> **What the task asks**:
What's needed is a full, exact retyping of the records.

> **Short web captions**:

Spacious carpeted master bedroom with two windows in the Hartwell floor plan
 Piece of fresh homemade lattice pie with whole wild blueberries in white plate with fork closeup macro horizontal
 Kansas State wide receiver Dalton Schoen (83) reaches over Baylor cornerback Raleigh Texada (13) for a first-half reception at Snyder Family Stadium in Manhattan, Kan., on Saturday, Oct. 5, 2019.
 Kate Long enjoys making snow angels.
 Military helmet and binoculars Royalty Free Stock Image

> **Exercise result**:
Spacious carpeted master bedroom with two windows in the Hartwell floor plan
 Piece of fresh homemade lattice pie with whole wild blueberries in white plate with fork closeup macro horizontal
 Kansas State wide receiver Dalton Schoen (83) reaches over Baylor cornerback Raleigh Texada (13) for a first-half reception at Snyder Family Stadium in Manhattan, Kan., on Saturday, Oct. 5, 2019.
 Kate Long enjoys making snow angels.
 Military helmet and binoculars Royalty Free Stock Image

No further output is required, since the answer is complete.